President Olusegun Obasanjo simply appointed Senator Mahmud Waziri, the APP national chairman, his special adviser, on “inter-party relations”; and watched, with intense pleasure, APP lull into slow death; with his PDP hailing that rare master stroke!

With its present gale of defections, therefore, PDP only chokes on own noxious fumes. But that would sure be APC’s future fate, the way it too celebrates its current swallow-and-fatten tactics, under interim national chairman, Governor Mai Mala Buni of Yobe State.

Indeed, the celebrants have been well and truly shocking: President Muhammadu Buhari, as coy of realpolitik as former President Obasanjo gloried by it.  Adams Oshiomhole, former national chairman, whose tenure struck hard blows for progressive policies, ideology and discipline in APC ranks.

But both have celebrated the Matawale “capture”, to ape that triumphant lingo of the PDP power years!

You really must ponder that old poser, from the English Godfrey Chaucer, of the famous Canterbury Tales: if gold rusts, what will iron do?

Now, there is a lot of talk about APC and PDP being virtually the same.  That is not entirely true — at least, not from the policy front.

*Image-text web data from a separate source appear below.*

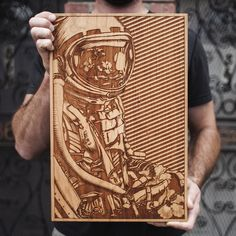 "No matter how far we advance as individuals or as a civilization we will inevitably cycle back to the ether and provide our atoms for a new form.This beautiful limited edition ""Rebirth"" wooden poster has been laser engraved on US sourced cherry hardwood.  Each one is carefully cut, sanded, and oiled by hand then put under a powerful laser in order to burn in this SpaceWolf original design.Only 50 of these will ever be created.11.5in x 17.5in x .75inPlease a..."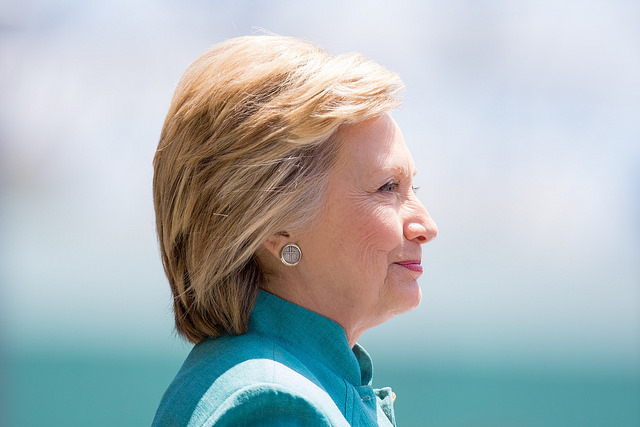 image of Hillary Clinton in profile; she is slightly smiling
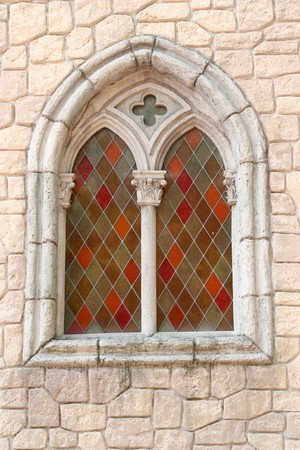 colour stained glass window in stoned church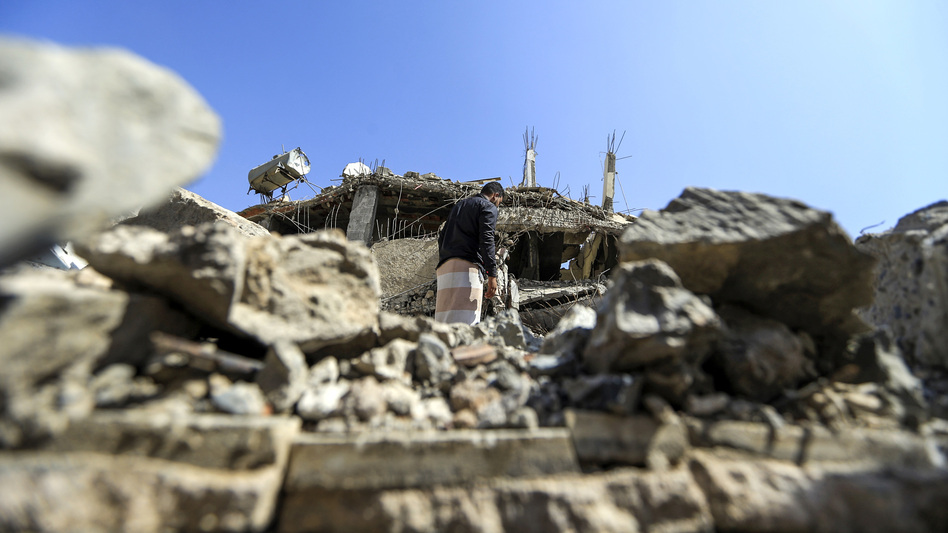 """A Yemeni man walks through the rubble of a building after a Saudi-led coalition airstrike last month in the capital, Sanaa. """"The time is now for the cessation of hostilities,"""" U.S. Secretary of State Mike Pompeo said Tuesday. (Mohammed Huwais/AFP/Getty Images)"""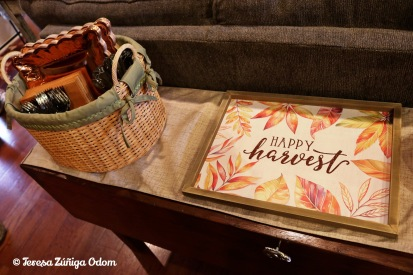 Thanksgiving plates and napkins set up beside the sofa couch with a sweet Happy Harvest Tray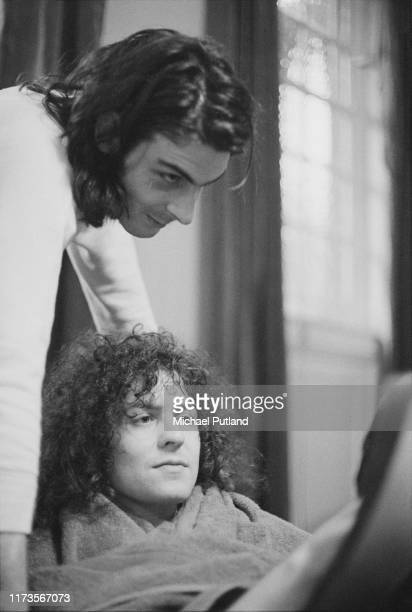 Singer and guitarist Marc Bolan , at bottom, and Mickey Finn of English glam rock group T Rex backstage viewing a fan's scrapbook of the band at...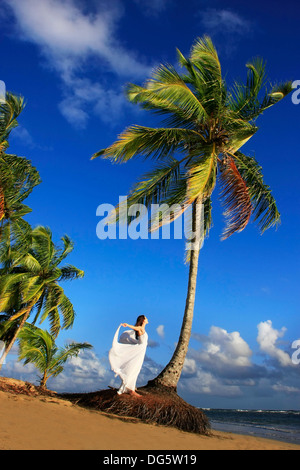 Young woman in white dress on a beach - Stock Photo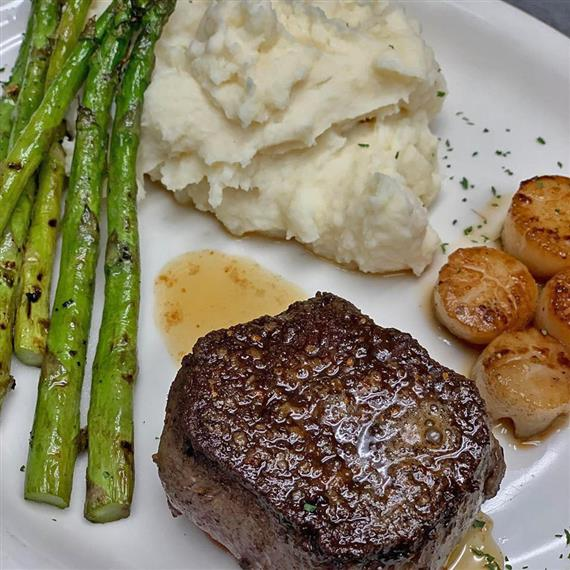 Filet mignon with a side of asparagus and mashed potatoes
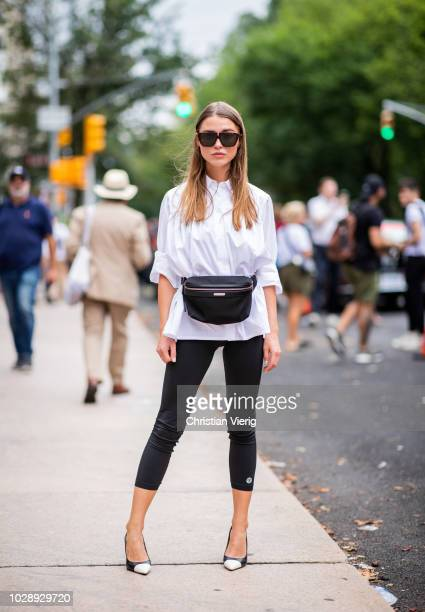 Sophia Roe wearing cropped leggings white button shirt fanny bag is seen outside Tory Burch during New York Fashion Week Spring/Summer 2019 on...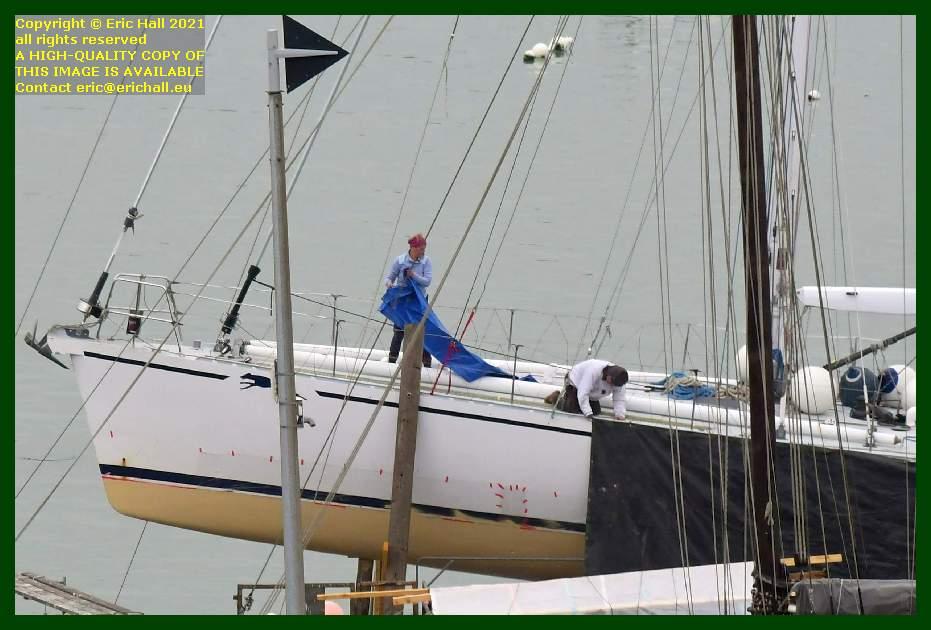 people working on yacht chantier navale port de Granville harbour Manche Normandy France Eric Hall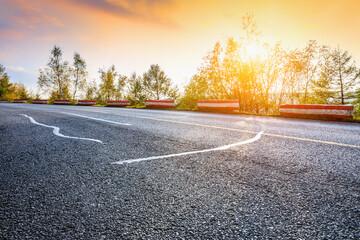 Empty asphalt road and autumn trees landscape at sunset.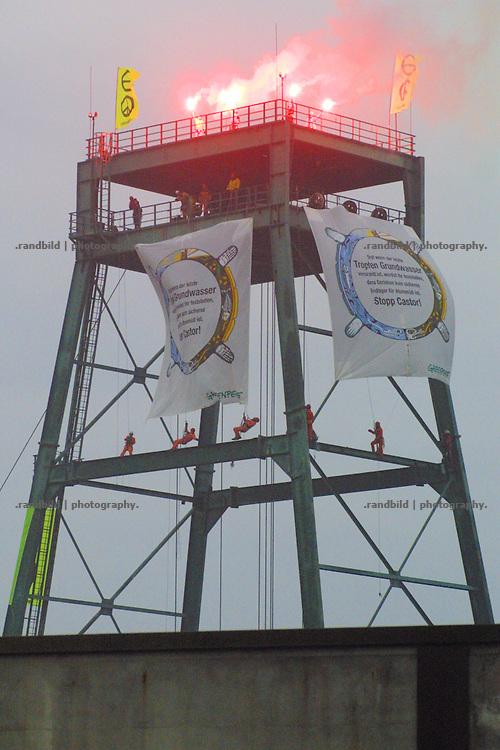 Greenpeaceaktivisten haben den Turm von Schacht 2 des Erkundungsbergwerkes in gorleben besetzt. Mit roten Fackeln machen sie im Morgengrauen auf isch aufmerksam.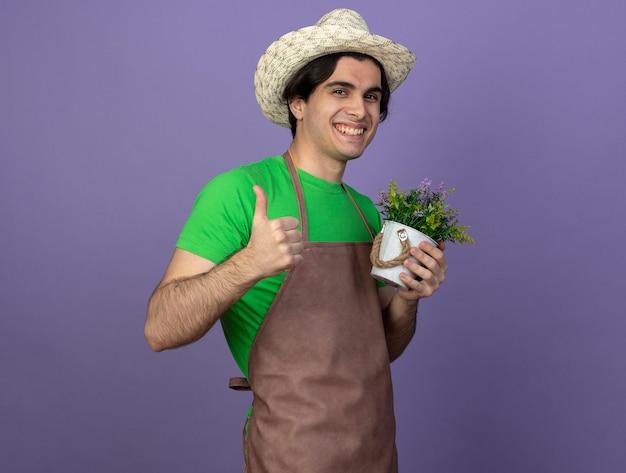 Uśmiechnięty młody ogrodnik mężczyzna w mundurze na sobie kapelusz ogrodniczy trzyma kwiat w doniczce pokazując kciuk do góry
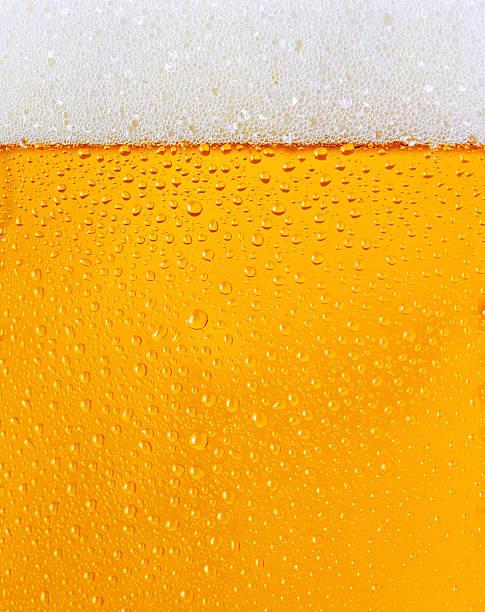 Dewy beer glass bottle texture stock photo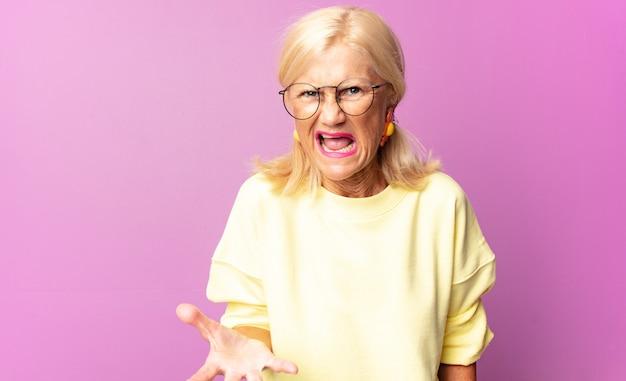 Mujer de mediana edad que se ve enojada, molesta y frustrada gritando wtf o qué te pasa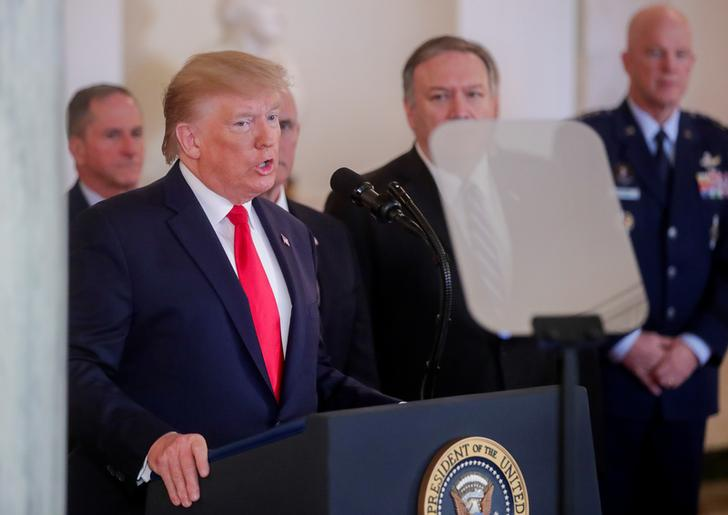 U.S. President Donald Trump is flanked by Secretary of State Mike Pompeo as he delivers a statement after Iran launched missile attacks on U.S.-led forces in Iraq, in the Grand Foyer at the White House in Washington, U.S., January 8, 2020. REUTERS/Jonathan Ernst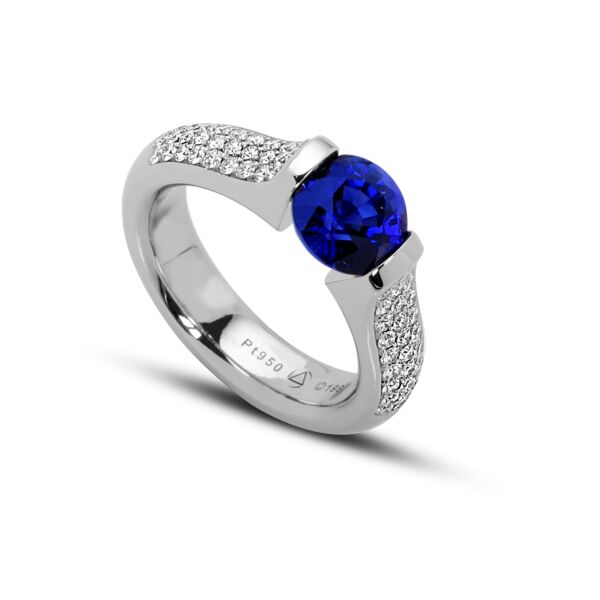 Closeup photo of 2.33 ct. Blue Sapphire set in Omega 3-Row Pave Ring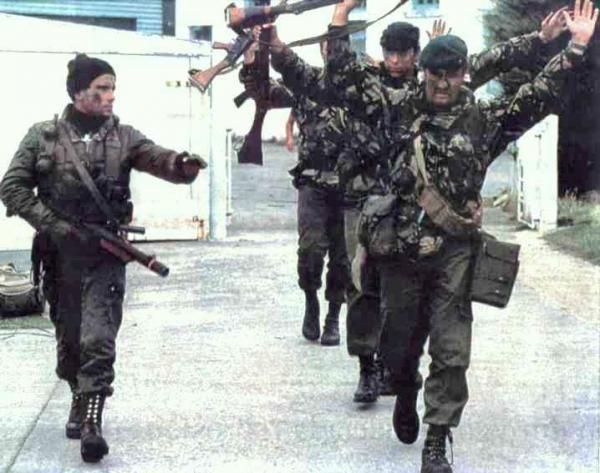 Un cabo de la Agrupación de Comandos Anfibios conduce a un grupo de Royal Marines británicos rendidos en la Operación Rosario, de Reconquista de las Malvinas, el 1 de Abril de 1982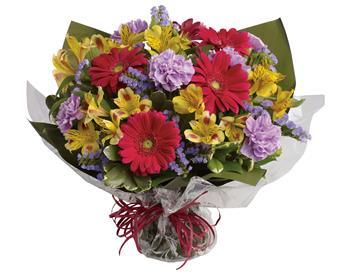 Called: Sweet Surprise. Description: Unexpected gifts are the best gifts! Send one they will never forget with this sweet bouquet of hot pink, yellow and purple blooms.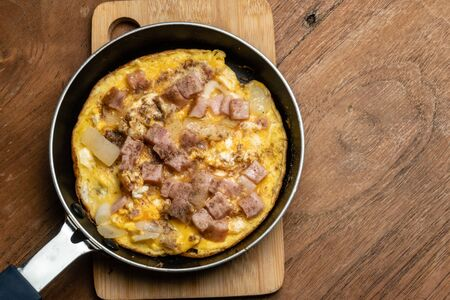 Omlet fried egg in pan on wooden table from Top view Banco de Imagens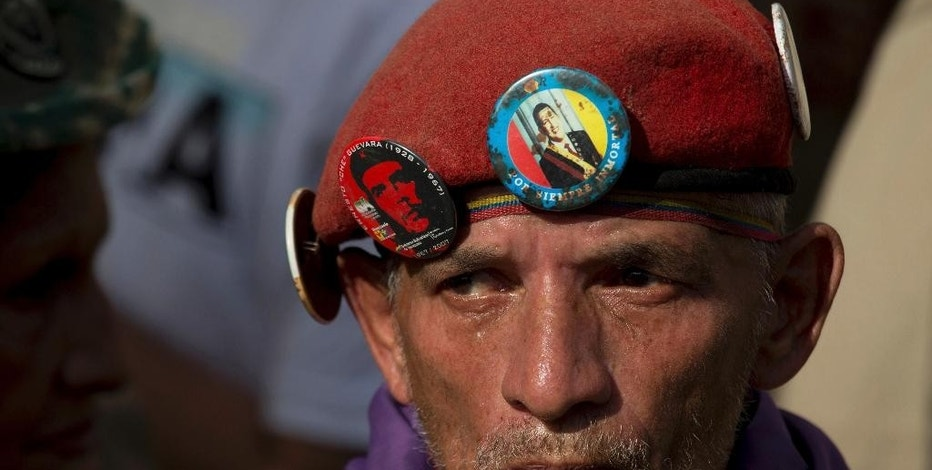 "A man wears a red beret with the image of late Venezuela's President Hugo Chavez and of Cuba's revolutionary hero Ernesto ""Che"" Guevara during a rally in Caracas, Venezuela, Saturday, Dec. 17, 2016. Venezuela's President Nicolas Maduro called for a pro-government rally as the country to give a tribute to the Venezuelan hero Simon Bolivar meanwhile the country is on edge over his so-far failed plan to introduce larger-denominated bills to fight soaring inflation. (AP Photo/Fernando Llano)"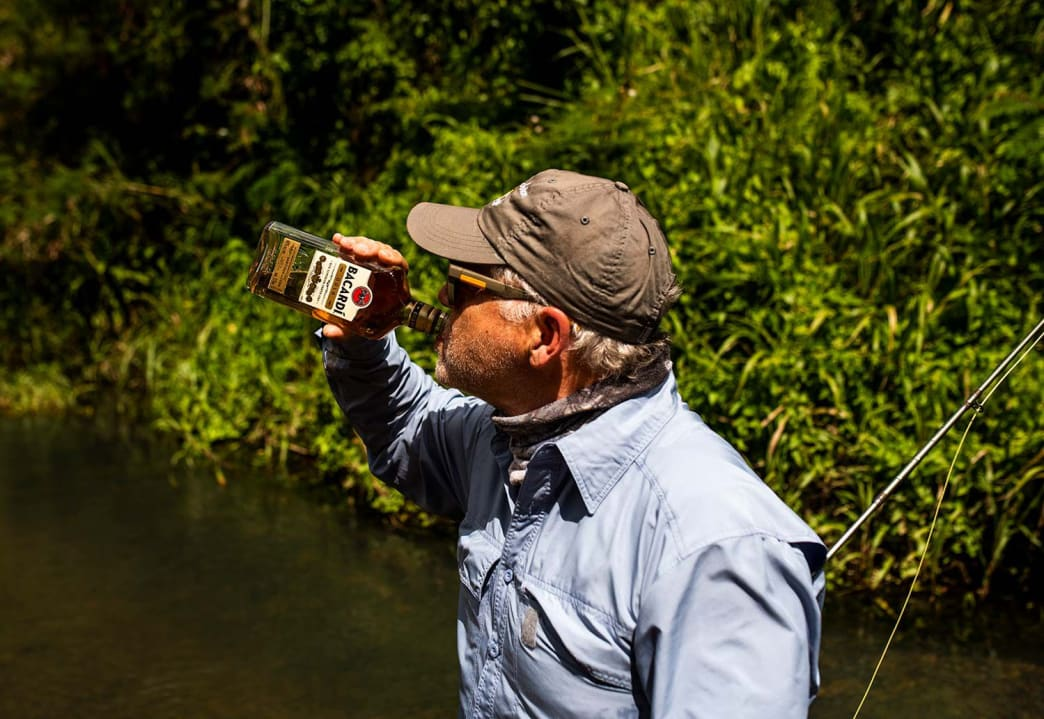 The author sips some celebratory rum after landing his first mountain mullet.
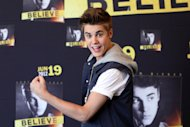 Pop star Justin Bieber poses for photos prior to a press conference at a hotel in Mexico City, Monday, June 11, 2012. Bieber will perform in a free open-air concert tonight at the Mexico City&#39;s main historic plaza, the Zocalo. (AP Photo/Alexandre Meneghini)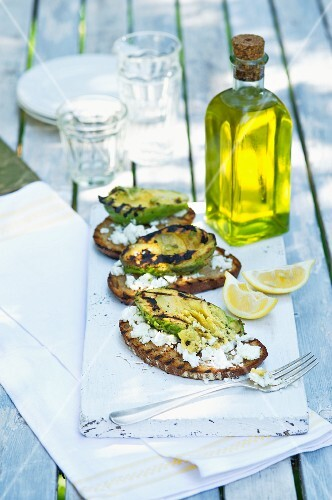 Grilled avocado with feta cheese and bread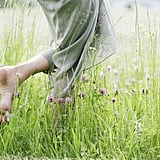Walking barefoot in the grass.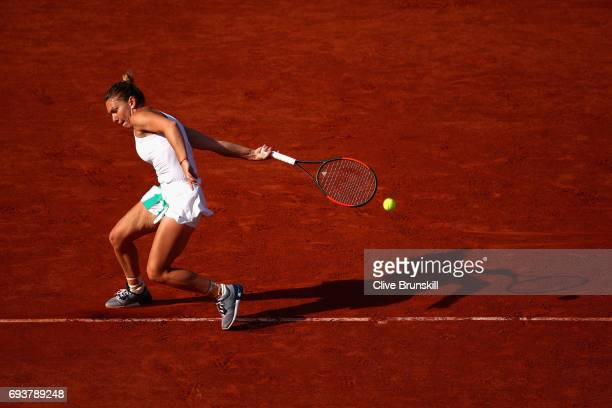 Simona Halep of Romania returns the ball during ladies singles semifinal match against Karolina Pliskova of The Czech Republic on day twelve of the...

Since 1999, there have been some PDP governors, pushing progressive principles and developmental tactics, a temper so rare with PDP central power, from Presidents Olusegun Obasanjo to Goodluck Jonathan (1999-2015).

Cross River, under Donald Duke (more or less continued under Liyel Imoke) was one.  Rivers, under Rotimi Chibuike Amaechi, was another.  By the way, what happened to those beautiful public primary and secondary schools, Amaechi built?

But the most spectacular, it would appear, was the Ebonyi case: David Umahi, within a four-year gubernatorial term, transformed Abakaliki — once upon a time, “as dusty as Abakaliki” — into a glittering model capital, gleaming with smooth roads and sturdy flyovers, alluring fountains, and even airport runway-like side lighting, which aids night driving, outside the conventional street lights.

But even forget the capital’s near-magical transformation: you still see solid concrete roads piercing the state’s hinterland, gifting the rural folks good roads all-season; and less hassled evacuation of crops to urban markets. Sadly, Umahi too quit PDP!

But flip the coin.  Unfortunately, there can’t be PDP vs specific parties’ contrast, way back to 1999 — no thanks to ruling PDP’s active subversion of opposition parties.  But even from those ruins, a consistent story springs.

Since 1999, under AD, or Action Congress (AC), or Action Congress of Nigeria (ACN) or now under APC, Lagos, from Governors Bola Tinubu to Babatunde Fashola to Akinwunmi Ambode, and now, Babajide Sanwo-Olu, has been a national reference: in fights for states’ rights in a flawed federation, fiscal federalism, judicial reforms, not to talk of upgrading critical infrastructure, to cope with its galloping population.

In Oyo and Osun, benchmarking progressive tenures against PDP regimes tell definitive policy — and developmental — tales.  The late Abiola Ajimobi epitomized what a brilliant policy mind could do to spruce up a state and gift it a new sparkle.

Chief Bisi Akande and Ogbeni Rauf Aregbesola, sandwiching PDP’s Governor Olagunsoye Oyinlola, tell the difference, for Osun, in pro-people policies and developmental thinking.

Outside the South West, Borno’s Prof. Babagana Zulum, as Kashim Shettima before him, is pushing new developmental frontiers, despite the Boko Haram challenge, while many of his northern and southern peers, with less challenges, mouth excuses.

Zulum and co are APC governors; or belonged to pre-APC legacy parties.

Now, leave the states and, one-on-one, compare and contrast PDP and APC governments at the federal level.  Even with much diminished revenue, the present Federal Government is posting more verifiable achievements, in physical and social infrastructure; aside from strong showings in food security — and in much less time, and in a far harsher season too!

That means it is funneling more funds to the care of the Nigerian majority, than the PDP federal governments of yore, which seeming credo appeared just stuffing its crony elite-parasites, with gravy that belonged to all!

Still, is APC then the ultimate?  No.  The much diffused insecurity is a blight; a possible election-time albatross — if insecurity doesn’t roll back most of its gains much earlier.

On the policy front, however, it boasts enough developmental appeal to drive its politics.

That’s why APC should do less of the Buni gobble-and-expand gambit (that was what bloated and “killed” the PDP); and play more to its pro-poor and developmental strength.